## RECORDED INFORMATION:
- - -
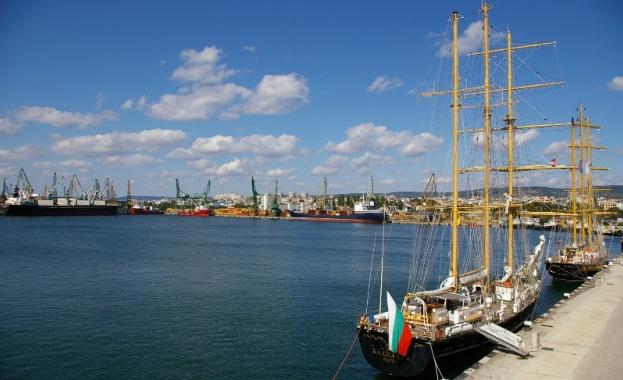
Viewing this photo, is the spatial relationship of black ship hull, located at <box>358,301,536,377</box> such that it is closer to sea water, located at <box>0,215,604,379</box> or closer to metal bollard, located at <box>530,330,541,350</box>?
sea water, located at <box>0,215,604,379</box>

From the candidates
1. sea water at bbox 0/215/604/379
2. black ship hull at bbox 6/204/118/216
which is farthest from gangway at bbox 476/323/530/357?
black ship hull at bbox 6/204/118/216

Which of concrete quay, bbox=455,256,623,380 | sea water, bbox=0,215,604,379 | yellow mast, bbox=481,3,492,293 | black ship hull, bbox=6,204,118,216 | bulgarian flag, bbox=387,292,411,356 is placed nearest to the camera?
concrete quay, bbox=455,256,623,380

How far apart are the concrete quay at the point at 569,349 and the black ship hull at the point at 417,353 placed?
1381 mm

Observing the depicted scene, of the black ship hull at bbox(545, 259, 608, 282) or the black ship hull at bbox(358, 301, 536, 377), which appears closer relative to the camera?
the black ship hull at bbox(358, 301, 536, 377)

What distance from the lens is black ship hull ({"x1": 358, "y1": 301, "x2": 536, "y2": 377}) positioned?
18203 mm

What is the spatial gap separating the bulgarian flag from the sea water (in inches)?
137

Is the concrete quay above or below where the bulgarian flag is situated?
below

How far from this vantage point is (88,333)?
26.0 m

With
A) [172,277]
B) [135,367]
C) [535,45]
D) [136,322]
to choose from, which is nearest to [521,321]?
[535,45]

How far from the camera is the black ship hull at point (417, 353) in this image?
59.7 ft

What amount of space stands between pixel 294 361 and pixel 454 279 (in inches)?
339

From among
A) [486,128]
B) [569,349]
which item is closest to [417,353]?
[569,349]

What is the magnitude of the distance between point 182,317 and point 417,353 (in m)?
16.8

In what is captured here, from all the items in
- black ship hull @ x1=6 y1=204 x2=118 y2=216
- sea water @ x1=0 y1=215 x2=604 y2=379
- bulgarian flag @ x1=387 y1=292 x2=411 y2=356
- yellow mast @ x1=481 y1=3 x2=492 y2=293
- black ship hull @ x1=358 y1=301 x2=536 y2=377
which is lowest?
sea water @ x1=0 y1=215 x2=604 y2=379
- - -
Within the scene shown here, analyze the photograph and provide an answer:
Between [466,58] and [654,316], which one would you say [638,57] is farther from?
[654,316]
- - -
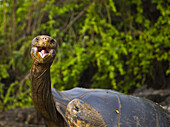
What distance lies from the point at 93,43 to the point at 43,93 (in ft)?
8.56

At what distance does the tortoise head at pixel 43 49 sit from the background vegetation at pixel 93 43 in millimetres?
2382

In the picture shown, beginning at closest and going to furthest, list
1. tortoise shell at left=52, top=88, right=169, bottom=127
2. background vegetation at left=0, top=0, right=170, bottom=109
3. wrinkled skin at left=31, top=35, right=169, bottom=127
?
- - -
## WHAT YOU ARE ASKED TO DO:
Show every line of the records above that contains the string "quay", copying each one in full. Matching is case-sensitive.

## ANSWER TO THE PROBLEM:
Which of concrete quay, bbox=455,256,623,380 | sea water, bbox=0,215,604,379 | yellow mast, bbox=481,3,492,293 | black ship hull, bbox=6,204,118,216 | bulgarian flag, bbox=387,292,411,356 is placed nearest to the camera?
concrete quay, bbox=455,256,623,380
How far apart are the concrete quay at the point at 569,349 and the black ship hull at the point at 417,353 placed?
Is the concrete quay above or below where the bulgarian flag is situated?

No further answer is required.